2006/08/30

Regional Chemotherapy for Liver Tumors

Used to treat either primary or secondary liver tumors. This type of therapy may be intraarterial or intraportal, depending on the specific disease.


Intraarterial chemotherapy

The use of this technique is based on the knowledge that liver tumors, especially metastatic tumors, are supplied by arterial blood vessels. This technique favors then, the concentration of antimitotic agents in the tumor(s), sparing the healthy liver and the rest of the organism. It has been demostrated that 5-fluorouracil concentration is 5 to 20 times higher in the tumor than in the rest of the liver parenchyma with this technique.

The advantage is that the body is spared of the toxicity of these agents, but the liver tumors are not, letting physicians augment the dosage of the antimitotics. Therapy can be delivered either in a discontinued or continued basis.
A preoperative angiography is mandatory to familiarize with the patient's vascular anatomy.

Implantation technique

Laparotomy: Dissection of the hepatoduodenal ligament, and of the gastroduodenal artery (GD) is performed. The pyloric artery is systematically ligated to prevent a chemotherapy induced ulcer. A complete devascularization of the duodeno-pyloric region is performed for the same reason.

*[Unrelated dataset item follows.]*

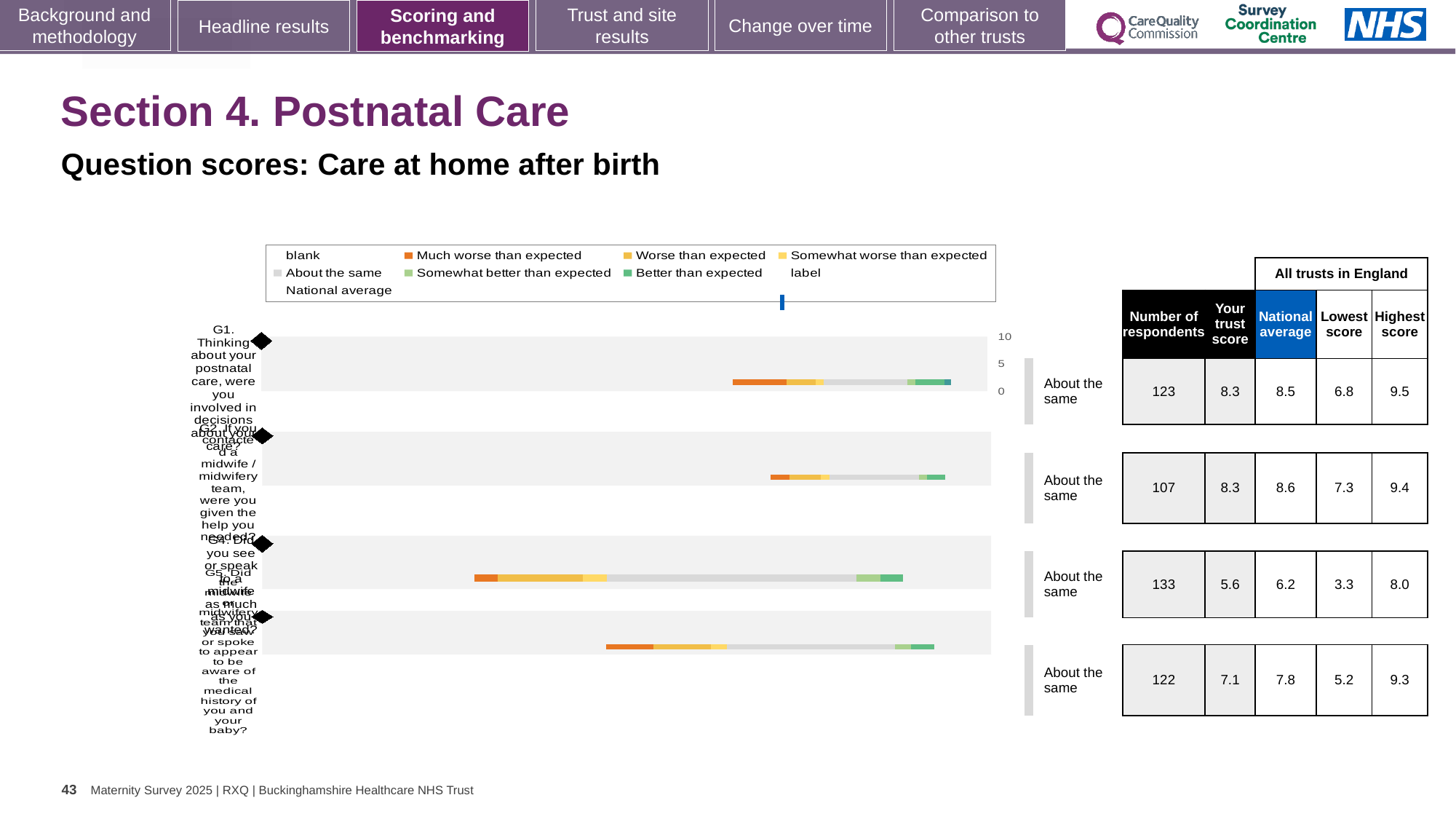
In the table beside the chart, what is the national average for question G2? 8.6 Which question row has the lowest trust score in the table beside the chart? the third row (5.6) What kind of chart is shown on the slide? bar chart In the table beside the chart, what is the lowest score for the third question row? 3.3 What is the difference between the national average and the trust score for question G1? 0.2 In the table beside the chart, what is the number of respondents for question G1? 123 Is the trust score for question G2 larger or smaller than the trust score for the fourth question row? larger In the table beside the chart, what is the trust score for question G1? 8.3 How many question bars are plotted in the chart? 4 Which question row has the highest number of respondents in the table beside the chart? the third row (133) What benchmark category is shown next to each question bar in the chart? About the same In the table beside the chart, what is the highest score for the fourth question row? 9.3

Then the anterior face of the head of the pancreas is exposed and 2-3 cm of the gastroduodenal artery are dissected, up to its origin at the level of the common hepatic artery. The GD artery is exposed and freed in all of its circumference, the distal part is ligated and clamped carefully at its origin. A small arteriotomy is performed and the catheter is introduced.
The catheter should not be placed neither, too far away into the common hepatic artery, nor in a way that it floats in the arterial lumen, because these are causes of arterial thrombosis. Two monofilaments, should tighten lightly the cathether.

A routine cholecystectomy should be performed to avoid an acute, chemo-induced inflammation (20-30%).
Finally a perfusion test should be done with indocyanine or methylene blue to confirm liver perfusion and not duodenal or pyloric perfusion. The catheter is rinsed afterwards with a heparinized solution (500 U/ml).

Postoperative confirmation

Always perform a technetium scintigraphy before initiating therapy. On a number of cases, extrahepatic perfusion is evident, and this contraindicates the usage of intraarterial chemotherapy.
This is usually due to a small arterial branch to the pancreas or duodenum that was not evident and therefore not ligated during laparotomy. This artery could be ligated or embolized before starting the treatment, to prevent complications such a duodenal ulcer.

Other techniques

Percutaneous placement

Used specially by radiologists. Femoral, humeral, axillary and thoracoacromial trunk can be used to access the celiac trunk, then the gastroduodenal artery is embolized and a catheter is placed in the hepatic artery.
Complications are more frequent with this approach than with the laparotomy approach. Some of them are: displacement (10-40%) and migration (15%).



Intercostal approach

As described by Castaing, the tenth intercostal left artery is used to access the celiac trunk and place the catheter in the hepatic artery.

Intraportal Chemotherapy

Its goal is merely preventive. This is because liver micrometastases have a portal supply, so this is a way of sterilizing the liver of microscopic and subclinical metastases not evident to the surgeon or the radiologist.

Technique

Multiple venous accesses can be used for this purpose.

Repermeabilization of the umbilical vein

The round ligament is sectioned and a small catheter is used to repermealize the umbilical vein until blood reflux is seen. A catheter is then placed to the left portal vein. Usually with this technique, liver perfusion is not homogeneous and the left liver is usually preferentially perfused.

Henle’s Gastrocolic trunk

Dissection of this trunk and isolation of the right gastroepiploic vein and right superior colic vein. Henle’s trunk and the right border of the superios mesenteric vein are dissected also. The catheter is placed in the right superior colic vein after ligation of the distal part of Henle’s trunk.